Toko Madjoe di Jalan Pasar Besar No. 30B, Kota Malang (Foto Ampri) |
DAMARIOTIMES - Masyarakat Kota Malang tidak akan menyangka jika The
Tjoe Kam adalah pemilik pertama dari sebuah toko kue yang bercitra rasa otentik
di Jalan Pasar Besar No. 30B, Kota Malang itu. Toko yang berwajah kuno
dengan tatanan toples kue yang ditata unik dengan isi kue-kue kukis yang
tertata rapi bertumpuk rapi menjadi pemandangan yang khas jika memasuki toko
kue tersebut. Masyarakat Kota Malang lebih mengenalnya sebagai Toko Madjoe.
Aroma dari
pemanggangan kuepun terkadang menguar menyapa pembeli jika proses kue-kue itu
dipanggang dalam open yang tidak jauh dari toko, sehingga terkadang pembelipunj
dijinkan menengok bagaimana kue-kue bercita rasa itu di proses. Toko Madjoe
seakan menjadi jawaban dan pelengkap jika Malang kala itu memang menjadi Het Dorado van Oost Java. Malang pada lampaunya merupakan sebuah
pedalaman yang sejuk, dengan rerindangan pohon-pohon yang menjulang angkuh dan
tua. Maka Irvan Sjafari dalam tulisannya menyebutkan bahwa karena kondisi
geografis yang sangat dingin, dan letak Malang berada di ketinggian 450 meter
di atas laut, di antara Gunung Arjuno, Semeru dan Kawi serta dibelah oleh
sungai Brantas memberikan hawa yang sejuk dan cocok bagi peristirahatan orang-orang
Eropa.
Malang pada
akhirnya menjadi tempat peristirahatan masyarakat Eropa. Pada tahun 1905
penduduk Eropa di Kota Malang mencapai 1400 orang. Pada 1914 ketika Malang
dinyatakan sebagai kotapraja jumlah penduduk Eropa meningkat hampir dua kali lipat menjadi
sekitar 2500 jiwa. Pada 1930 jumlah penduduk Eropa menjadi 7661 jiwa. Penduduk
Eropa termasuk anggota garnisun militer Hindia Belanda untuk Jawa Timur dipusatkan
di kawasan Rampal, Kota Malang. Penambahan jumlah populasi orang Eropa ini
menunjukkan Kota Malang merupakan kota yang penting bagi pemerintah Kolonial
dari segi ekonomi.
Melihat
perkembangan Malang yang demikian, maka The Tjoe Kam memutuskan membuat toko
kue yang disukai oleh para bangsawan Eropa. Tahun 1930 toko kue itu sudah
berada dan banyak dikunjungi oleh orang-orang Eropa untuk sekedar berbelankja
kue atau menikmatinya sembari menyeruput seduhan teh pait yang dihasilkan
perkebunan teh yang lokasinya tidak jauh dari Kota Malang. Kue-kue kukis
produksi The Tjoe Kam semakin banyak diminati, maka resep-resep handal kukis
banyak dipraktikan dan dibuat.
Kue kukis
buatan Toko Madjoe mendapat tempat tersendiri bagi masyarakat Eropa kala itu,
banyak yang menikmatinya hingga terkenal diluar Kota Malang. Banyak jenis kue
yang dihasilkan dari toko ini, diantaranya Kransyes,
Jan Hagel, Speculas, Kaasstengels, Boterkoek, Banket, Semprit Vanila dan Coklat,
Kenari, Nastar, Ransis, Pindakoeken, Sagon, Coklat Kacang, dan lain-lain.
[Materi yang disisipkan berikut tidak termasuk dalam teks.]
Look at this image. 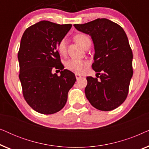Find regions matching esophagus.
Here are the masks:
<instances>
[{
	"label": "esophagus",
	"instance_id": "1",
	"mask_svg": "<svg viewBox=\"0 0 149 149\" xmlns=\"http://www.w3.org/2000/svg\"><path fill=\"white\" fill-rule=\"evenodd\" d=\"M75 76H76V78H77V80H78L79 78H81V75L79 74H75Z\"/></svg>",
	"mask_w": 149,
	"mask_h": 149
}]
</instances>
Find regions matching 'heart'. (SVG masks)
I'll use <instances>...</instances> for the list:
<instances>
[{
    "mask_svg": "<svg viewBox=\"0 0 149 149\" xmlns=\"http://www.w3.org/2000/svg\"><path fill=\"white\" fill-rule=\"evenodd\" d=\"M74 40L77 43L84 47V46L89 41H90V39L87 35L84 34H78L74 36ZM58 52L60 54H64L66 52V40L65 39L61 40L59 42L58 46ZM87 64V62L85 61L81 60H76V59H70L68 60L66 63V68L71 72H73L76 74H79L82 72V71L84 68V67Z\"/></svg>",
    "mask_w": 149,
    "mask_h": 149,
    "instance_id": "b5f03b06",
    "label": "heart"
}]
</instances>
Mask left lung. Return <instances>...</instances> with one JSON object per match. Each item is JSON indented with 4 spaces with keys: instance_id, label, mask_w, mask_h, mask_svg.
Here are the masks:
<instances>
[{
    "instance_id": "obj_1",
    "label": "left lung",
    "mask_w": 149,
    "mask_h": 149,
    "mask_svg": "<svg viewBox=\"0 0 149 149\" xmlns=\"http://www.w3.org/2000/svg\"><path fill=\"white\" fill-rule=\"evenodd\" d=\"M74 26L91 36L94 45L91 67L97 78L87 77L86 97L100 111L115 109L125 100L133 75V54L127 36L121 26L106 18Z\"/></svg>"
}]
</instances>
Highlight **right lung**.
Returning a JSON list of instances; mask_svg holds the SVG:
<instances>
[{"label": "right lung", "instance_id": "right-lung-1", "mask_svg": "<svg viewBox=\"0 0 149 149\" xmlns=\"http://www.w3.org/2000/svg\"><path fill=\"white\" fill-rule=\"evenodd\" d=\"M71 27L44 20L28 28L22 37L19 78L24 99L39 113L51 115L62 109L76 81L74 73L64 69L57 50ZM55 68L61 70L60 76L52 73Z\"/></svg>", "mask_w": 149, "mask_h": 149}]
</instances>
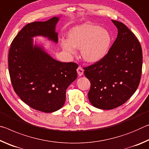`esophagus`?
<instances>
[{
    "instance_id": "1",
    "label": "esophagus",
    "mask_w": 149,
    "mask_h": 149,
    "mask_svg": "<svg viewBox=\"0 0 149 149\" xmlns=\"http://www.w3.org/2000/svg\"><path fill=\"white\" fill-rule=\"evenodd\" d=\"M84 69H83L81 66H79L77 68V74H78V75H79V76H81V75L84 74Z\"/></svg>"
}]
</instances>
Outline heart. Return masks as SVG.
Listing matches in <instances>:
<instances>
[{"instance_id": "heart-1", "label": "heart", "mask_w": 149, "mask_h": 149, "mask_svg": "<svg viewBox=\"0 0 149 149\" xmlns=\"http://www.w3.org/2000/svg\"><path fill=\"white\" fill-rule=\"evenodd\" d=\"M111 42L112 37L107 29L85 23L70 29L68 33V40H61L60 44L63 50L70 54H74V48L80 49L84 60L95 63L106 56Z\"/></svg>"}]
</instances>
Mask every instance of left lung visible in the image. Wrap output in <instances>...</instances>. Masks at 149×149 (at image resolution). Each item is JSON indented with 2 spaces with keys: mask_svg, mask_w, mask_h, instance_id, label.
Instances as JSON below:
<instances>
[{
  "mask_svg": "<svg viewBox=\"0 0 149 149\" xmlns=\"http://www.w3.org/2000/svg\"><path fill=\"white\" fill-rule=\"evenodd\" d=\"M112 21L118 28L117 38L104 58L84 68V74L91 83L89 101L103 110L124 104L137 90L142 73L139 41L125 25Z\"/></svg>",
  "mask_w": 149,
  "mask_h": 149,
  "instance_id": "obj_1",
  "label": "left lung"
}]
</instances>
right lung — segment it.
<instances>
[{
  "instance_id": "1",
  "label": "right lung",
  "mask_w": 149,
  "mask_h": 149,
  "mask_svg": "<svg viewBox=\"0 0 149 149\" xmlns=\"http://www.w3.org/2000/svg\"><path fill=\"white\" fill-rule=\"evenodd\" d=\"M58 17L27 24L12 41L8 53V71L15 93L30 107L53 112L61 108L68 87L76 79L78 65L54 60L42 47L33 44L32 37H49L58 42L55 26Z\"/></svg>"
}]
</instances>
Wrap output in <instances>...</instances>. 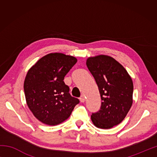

Totalnya berjumlah 25 jenis kue, semua menjadi legenda hingga sekarang.
Kini toko kue
Madjoe dikelola oleh The Bian Liep, generasi ketiga dari The Tjoe Kam sang
pemilik toko kue tersebut. Dari tahun 1930, toko kukis tersebut telah berusia
91 tahun, resep-resep rotinya masih
terjaga, aroma dan rasanya yang primadona tidak berubah, anekaragam jenis
kuenya selalu tersedia, warna-warna kue yang senada coklat dan kuning keemasan
selalu terpajang rapi dalam toples-toples besar, sehingga pembeli menikmati
pemandangan yang unik dari toko kue itu sendiri.
Toko Madjoe
meninggalkan jejak aroma rasa dari masa lalu….
Posting Komentar untuk "Kukis Toko Kue Madjoe Jejak Lidah Kolonial di Kota Malang"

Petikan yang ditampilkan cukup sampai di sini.